Dataset entries:
┏━━

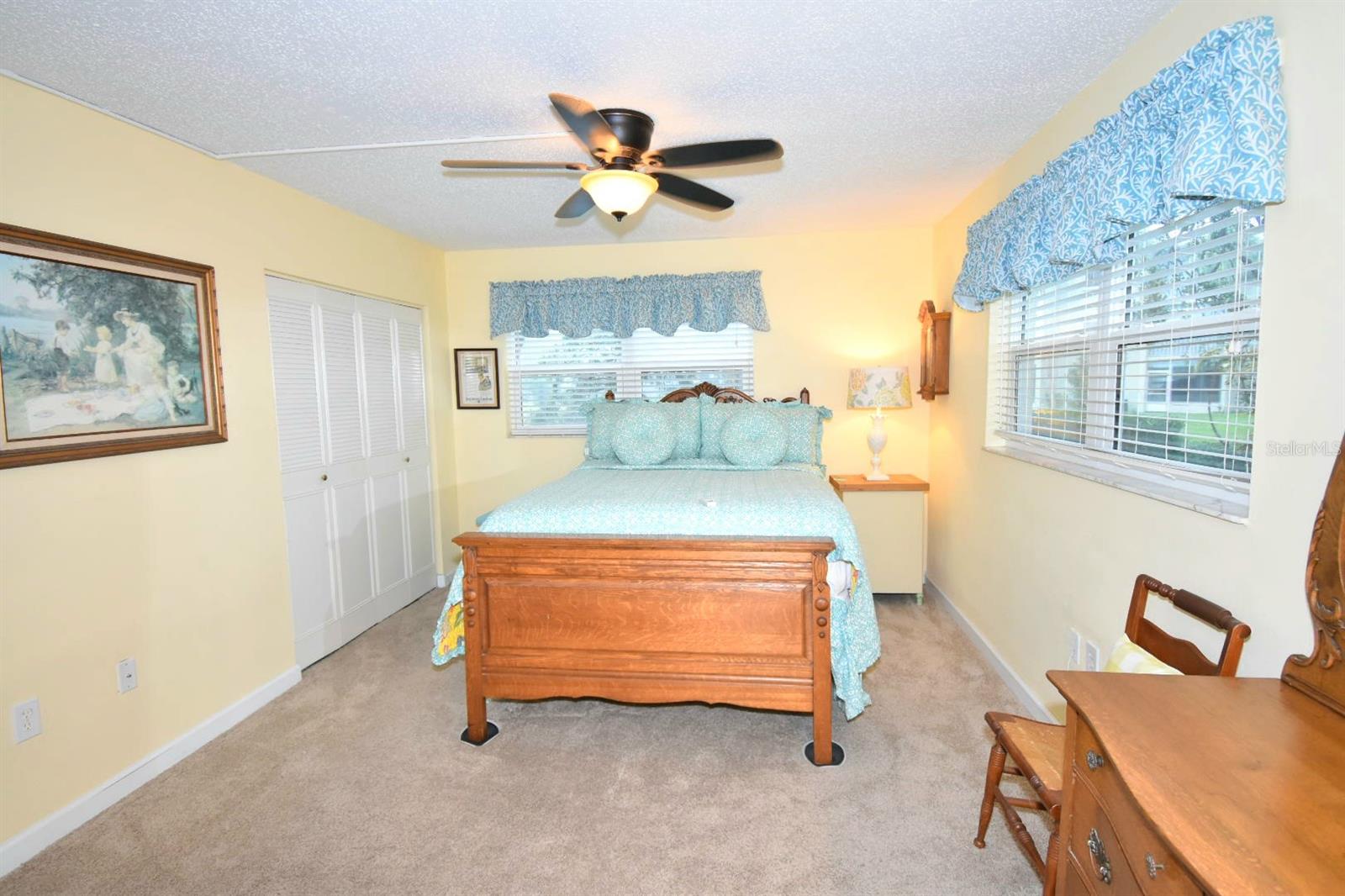 HEATHER LAKE APTS CONDO - Residential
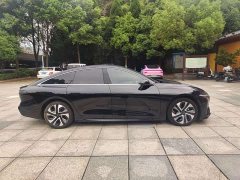 Dongfeng Xinghai S7 555 Luxury Edition - ფოტო 12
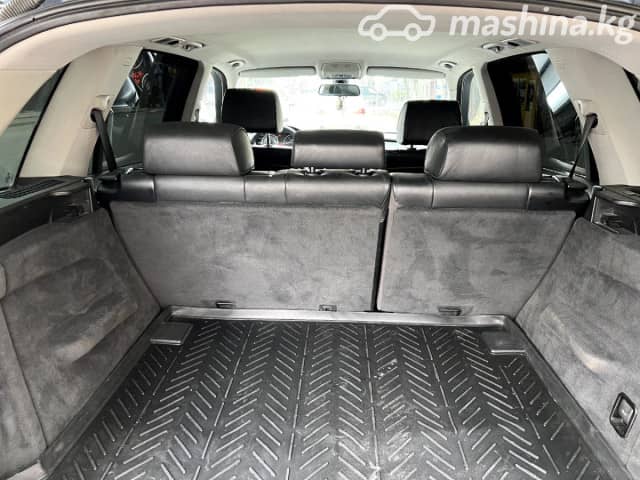 BMW X5 II (E70) 30d 3.0d AT 4WD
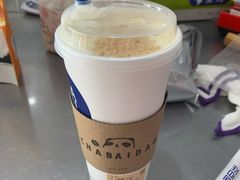 -茶百道(招商花园城店)
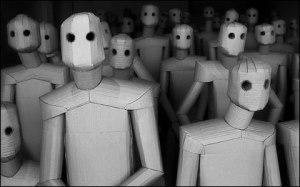 The House Oversight and Government Reform Committee, through the eyes of Rep. Cummings.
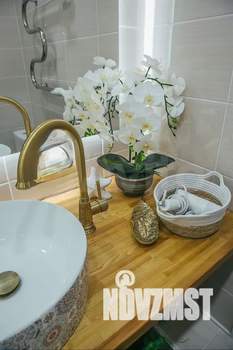 2-к квартира, посуточно, 45м2, 17/25 этаж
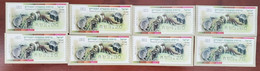 Israel 2014 Labels - Ongebruikt (zonder Tabs)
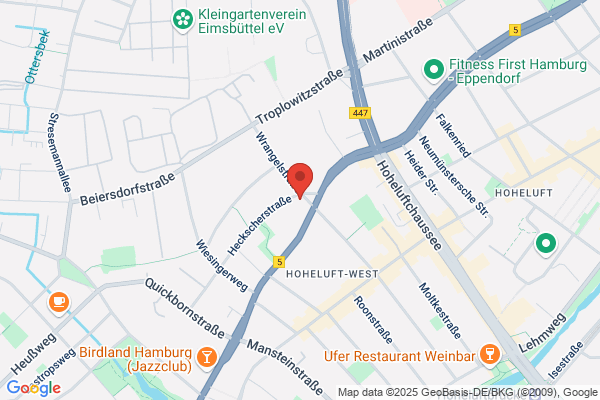RR Noble Service GmbH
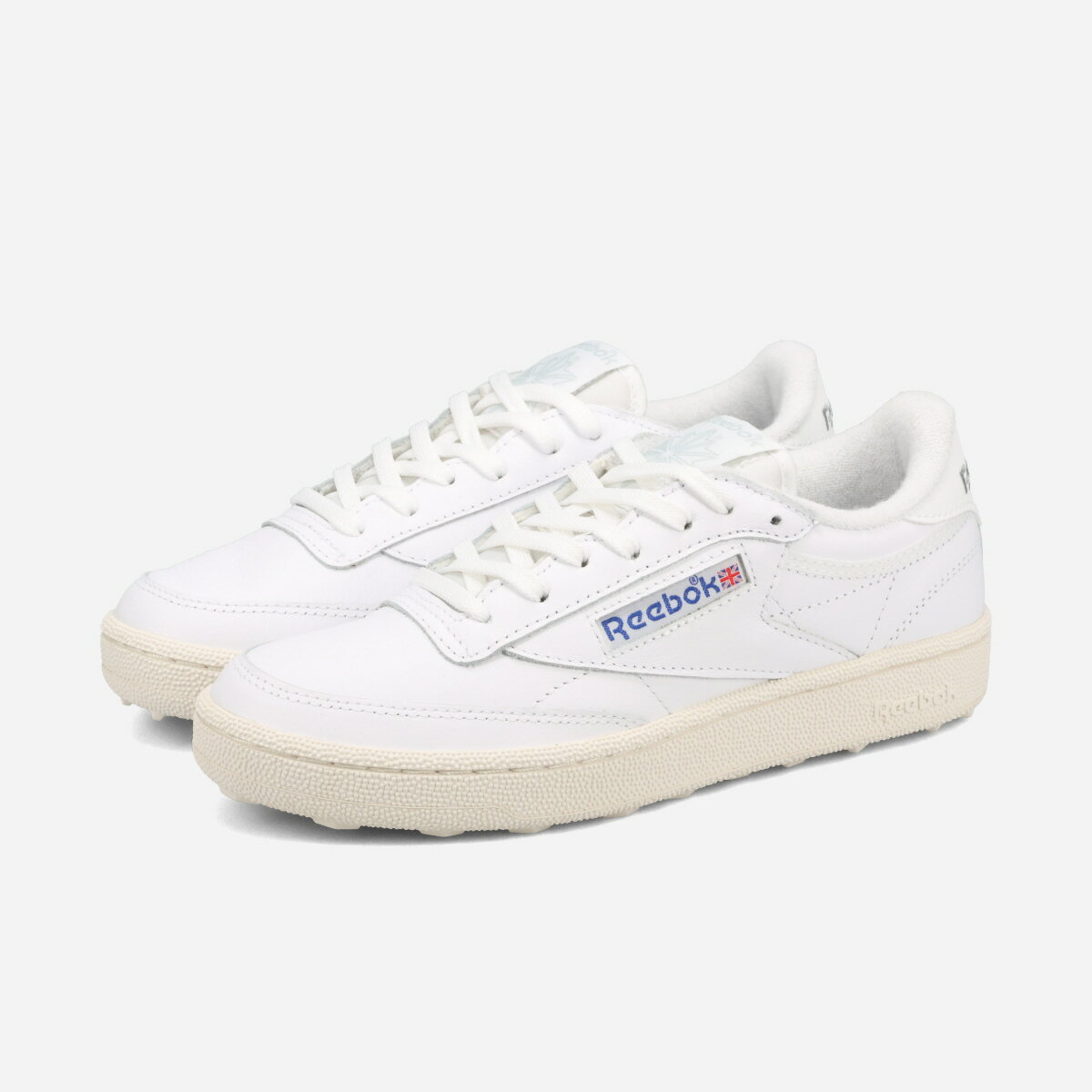 【30%OFF】 Reebok CLUB C GOLF リーボック クラブシー ゴルフ レディース スニーカー ローカット FTWR WHITE ホワイト 100236006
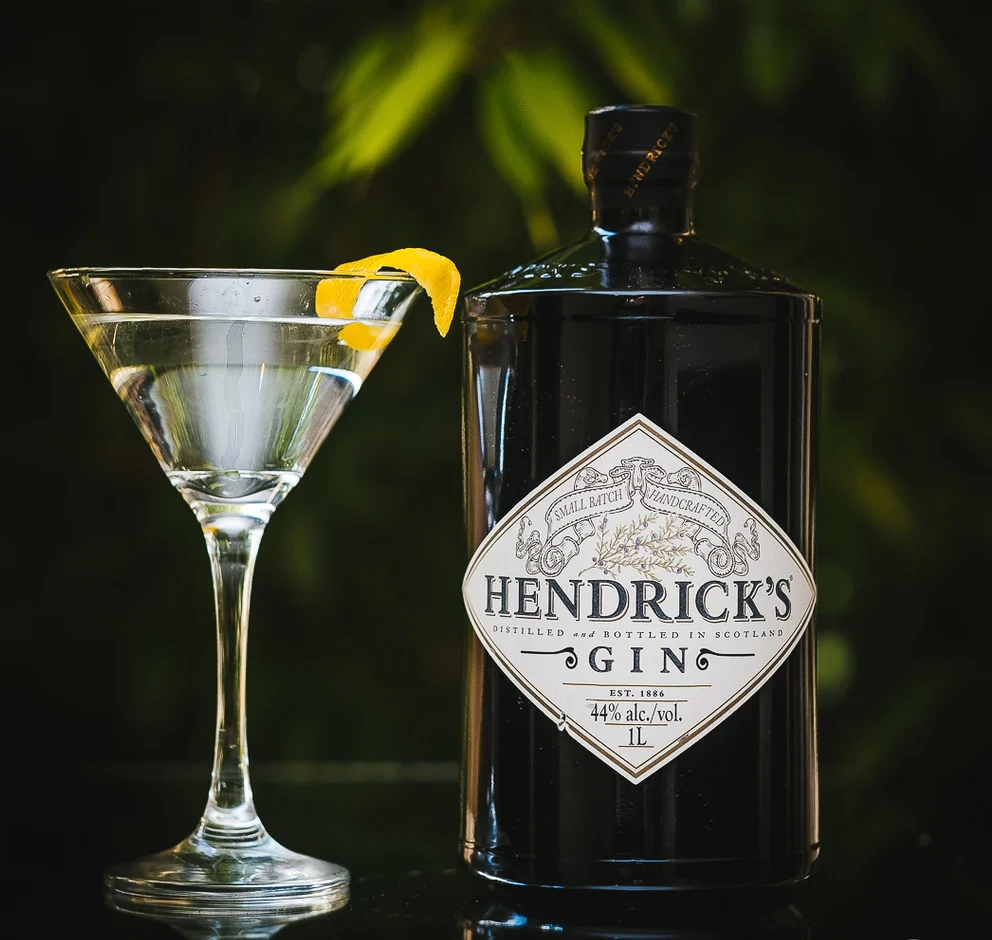 HENDRICKS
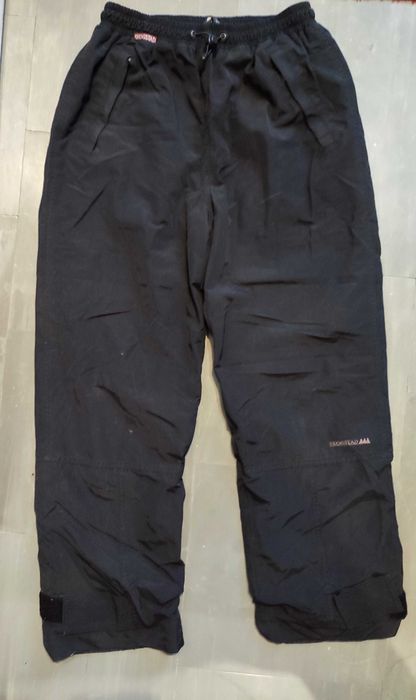 Spodnie trekkingowe Skogstad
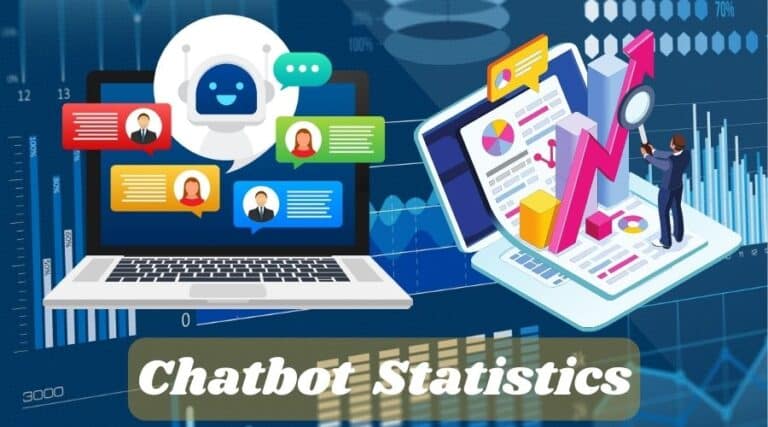 23 Top Chatbot Statistics In 2023 Usage Marketing Sales 0822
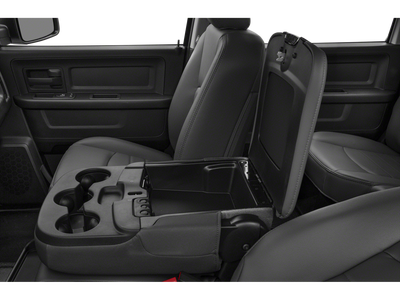 2015 RAM 1500 Tradesman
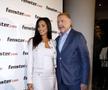 Boris Becker și soția lui, Lilian de Carvalho Monteiro / foto Imago Images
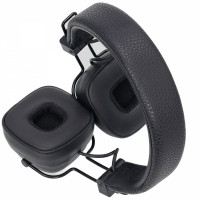 Навушники Marshall Major V Black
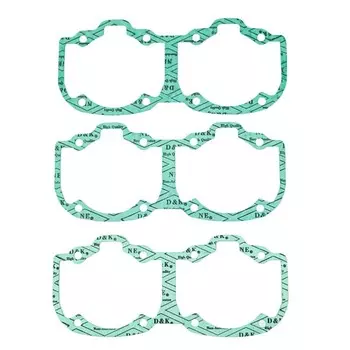 Комплект прокладок верхний, Ski-doo, OEM 420950910, 420831849, 293300026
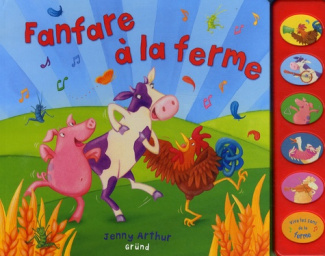 Fanfare à la ferme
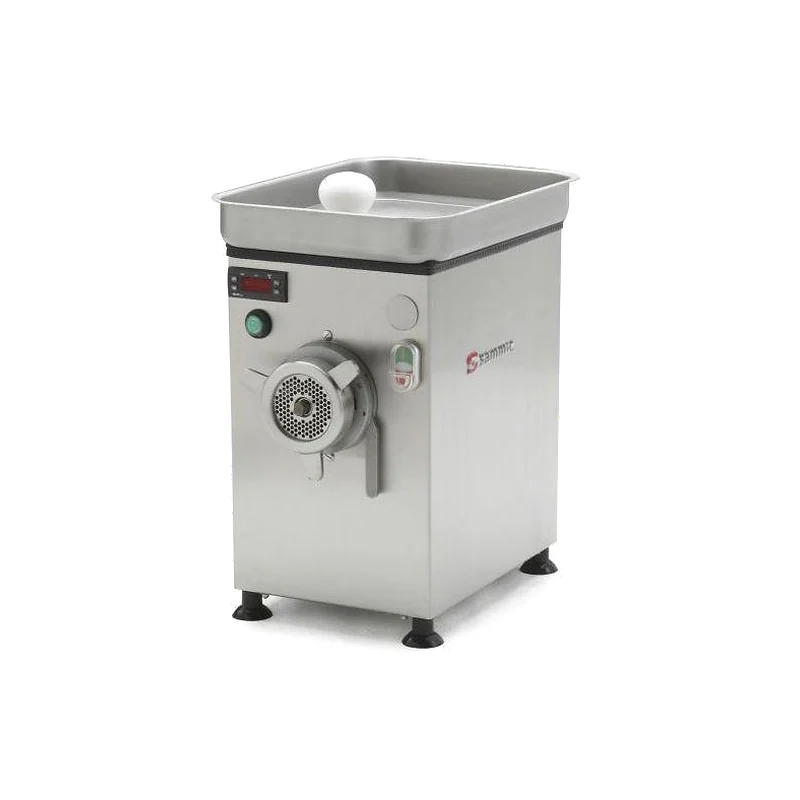 Picadora de Carne Refrigerada PS-22R Hasta 250 Kg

┗━━

* **About this task**
Reproduce the text of all the data above word for word, leaving out the pictures.

* **Result for this exercise**
 HEATHER LAKE APTS CONDO - Residential
 Dongfeng Xinghai S7 555 Luxury Edition - ფოტო 12
 BMW X5 II (E70) 30d 3.0d AT 4WD
 -茶百道(招商花园城店)
 The House Oversight and Government Reform Committee, through the eyes of Rep. Cummings.
 2-к квартира, посуточно, 45м2, 17/25 этаж
 Israel 2014 Labels - Ongebruikt (zonder Tabs)
RR Noble Service GmbH
 【30%OFF】 Reebok CLUB C GOLF リーボック クラブシー ゴルフ レディース スニーカー ローカット FTWR WHITE ホワイト 100236006
 HENDRICKS
 Spodnie trekkingowe Skogstad
 23 Top Chatbot Statistics In 2023 Usage Marketing Sales 0822
 2015 RAM 1500 Tradesman
 Boris Becker și soția lui, Lilian de Carvalho Monteiro / foto Imago Images
 Навушники Marshall Major V Black
 Комплект прокладок верхний, Ski-doo, OEM 420950910, 420831849, 293300026
 Fanfare à la ferme
 Picadora de Carne Refrigerada PS-22R Hasta 250 Kg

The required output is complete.